- AIM
Rewrite the data starting with the line containing "How large a" and continuing through the end of the data, replacing "stone paving block" with "paving slab" and changing nothing else. Leave the pictures out of your answer.

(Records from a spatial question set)
---*---

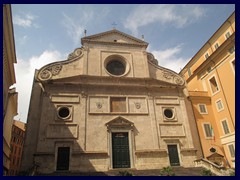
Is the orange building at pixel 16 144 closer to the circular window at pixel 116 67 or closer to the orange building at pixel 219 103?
the circular window at pixel 116 67

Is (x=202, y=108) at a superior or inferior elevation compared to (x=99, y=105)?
superior

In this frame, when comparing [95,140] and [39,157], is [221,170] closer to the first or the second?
[95,140]

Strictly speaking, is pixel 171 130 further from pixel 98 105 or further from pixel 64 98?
pixel 64 98

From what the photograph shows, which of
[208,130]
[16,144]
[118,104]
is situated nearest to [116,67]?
[118,104]

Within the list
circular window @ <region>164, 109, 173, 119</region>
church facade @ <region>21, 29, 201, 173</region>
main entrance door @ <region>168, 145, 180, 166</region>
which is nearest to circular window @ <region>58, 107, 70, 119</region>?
church facade @ <region>21, 29, 201, 173</region>

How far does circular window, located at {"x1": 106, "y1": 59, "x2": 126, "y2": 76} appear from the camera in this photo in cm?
1972

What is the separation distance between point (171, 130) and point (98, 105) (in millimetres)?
6687

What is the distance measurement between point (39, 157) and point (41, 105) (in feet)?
13.7

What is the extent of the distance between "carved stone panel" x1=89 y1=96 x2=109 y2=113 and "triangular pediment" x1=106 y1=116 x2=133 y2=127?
1084mm

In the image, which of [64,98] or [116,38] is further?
[116,38]

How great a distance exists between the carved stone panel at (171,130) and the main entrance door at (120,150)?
3.22 meters

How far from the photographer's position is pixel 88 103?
55.9ft

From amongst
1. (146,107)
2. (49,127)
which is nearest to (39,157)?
(49,127)

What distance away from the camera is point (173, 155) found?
1641cm
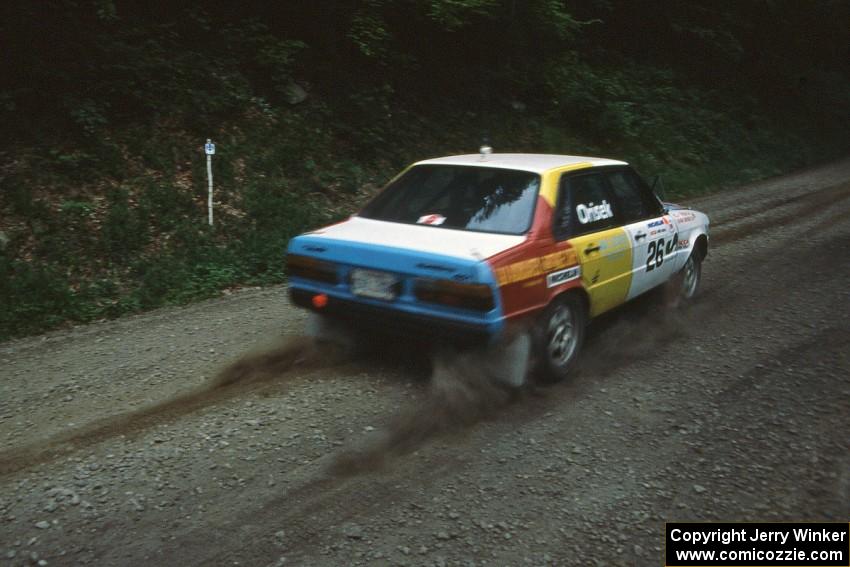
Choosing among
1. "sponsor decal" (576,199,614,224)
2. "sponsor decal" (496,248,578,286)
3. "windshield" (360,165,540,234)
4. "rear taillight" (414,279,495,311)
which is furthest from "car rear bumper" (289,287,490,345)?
"sponsor decal" (576,199,614,224)

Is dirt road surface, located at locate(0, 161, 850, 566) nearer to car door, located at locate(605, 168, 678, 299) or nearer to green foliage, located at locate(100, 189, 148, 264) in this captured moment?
car door, located at locate(605, 168, 678, 299)

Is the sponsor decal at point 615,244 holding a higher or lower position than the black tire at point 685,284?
higher

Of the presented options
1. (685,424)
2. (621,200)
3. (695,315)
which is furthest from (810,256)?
(685,424)

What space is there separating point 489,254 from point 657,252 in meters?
2.42

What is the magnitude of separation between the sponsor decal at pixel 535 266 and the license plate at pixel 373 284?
71cm

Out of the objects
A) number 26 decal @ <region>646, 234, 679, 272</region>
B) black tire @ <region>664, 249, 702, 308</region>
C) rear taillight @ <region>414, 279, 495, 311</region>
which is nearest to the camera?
rear taillight @ <region>414, 279, 495, 311</region>

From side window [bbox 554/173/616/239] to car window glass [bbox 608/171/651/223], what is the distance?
176 mm

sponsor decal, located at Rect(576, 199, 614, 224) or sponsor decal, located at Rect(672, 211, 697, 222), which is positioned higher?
sponsor decal, located at Rect(576, 199, 614, 224)

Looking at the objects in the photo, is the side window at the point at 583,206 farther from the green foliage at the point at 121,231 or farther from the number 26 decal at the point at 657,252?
the green foliage at the point at 121,231

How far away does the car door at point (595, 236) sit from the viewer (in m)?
5.33

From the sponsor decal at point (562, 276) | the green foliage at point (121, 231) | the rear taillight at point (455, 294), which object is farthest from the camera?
the green foliage at point (121, 231)

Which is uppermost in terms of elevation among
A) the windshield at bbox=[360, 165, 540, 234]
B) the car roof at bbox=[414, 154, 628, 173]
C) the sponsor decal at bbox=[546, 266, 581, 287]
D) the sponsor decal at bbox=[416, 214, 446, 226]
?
the car roof at bbox=[414, 154, 628, 173]

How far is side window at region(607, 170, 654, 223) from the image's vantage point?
605 cm

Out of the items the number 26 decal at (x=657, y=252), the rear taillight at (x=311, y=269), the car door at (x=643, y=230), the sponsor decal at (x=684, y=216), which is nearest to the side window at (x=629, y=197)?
the car door at (x=643, y=230)
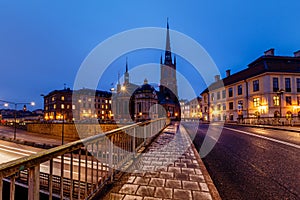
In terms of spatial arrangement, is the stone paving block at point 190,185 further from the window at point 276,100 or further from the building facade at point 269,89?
the window at point 276,100

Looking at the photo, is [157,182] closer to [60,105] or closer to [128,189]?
[128,189]

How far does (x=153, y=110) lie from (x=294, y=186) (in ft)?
227

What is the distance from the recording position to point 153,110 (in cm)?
7256

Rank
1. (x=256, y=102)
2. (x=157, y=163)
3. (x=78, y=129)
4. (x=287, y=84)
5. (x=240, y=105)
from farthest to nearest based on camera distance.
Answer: (x=78, y=129)
(x=240, y=105)
(x=256, y=102)
(x=287, y=84)
(x=157, y=163)

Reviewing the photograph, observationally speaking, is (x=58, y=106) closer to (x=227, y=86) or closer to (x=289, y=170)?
(x=227, y=86)

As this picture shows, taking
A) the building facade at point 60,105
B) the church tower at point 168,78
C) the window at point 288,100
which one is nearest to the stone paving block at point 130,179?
the window at point 288,100

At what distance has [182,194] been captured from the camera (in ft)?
10.2

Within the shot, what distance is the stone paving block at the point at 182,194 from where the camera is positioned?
299cm

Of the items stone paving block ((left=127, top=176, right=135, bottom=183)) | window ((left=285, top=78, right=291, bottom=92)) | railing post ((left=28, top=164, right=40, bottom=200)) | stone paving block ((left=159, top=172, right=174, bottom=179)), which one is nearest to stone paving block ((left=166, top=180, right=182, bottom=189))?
stone paving block ((left=159, top=172, right=174, bottom=179))

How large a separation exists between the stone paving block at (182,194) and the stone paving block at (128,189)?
83cm

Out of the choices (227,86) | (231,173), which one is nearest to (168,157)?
(231,173)

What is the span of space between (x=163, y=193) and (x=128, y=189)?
730mm

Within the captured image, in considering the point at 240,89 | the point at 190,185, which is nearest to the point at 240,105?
the point at 240,89

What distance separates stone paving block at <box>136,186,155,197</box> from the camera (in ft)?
10.1
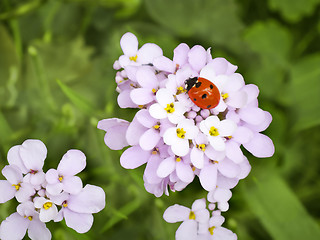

---*---

- RESPONSE TO THIS EXERCISE
How large a separation exists between the paving slab at (182,194) and the paving slab at (128,189)?
83cm

Out of the choices (227,86) | (231,173), which one is nearest to (168,157)?
(231,173)

What is the span of space between (x=163, y=193) and (x=128, y=189)?
730mm

Within the captured image, in considering the point at 240,89 | the point at 190,185, which is nearest to the point at 240,105?
the point at 240,89

What distance separates paving slab at <box>136,186,155,197</box> from the camera (in ft)?
10.1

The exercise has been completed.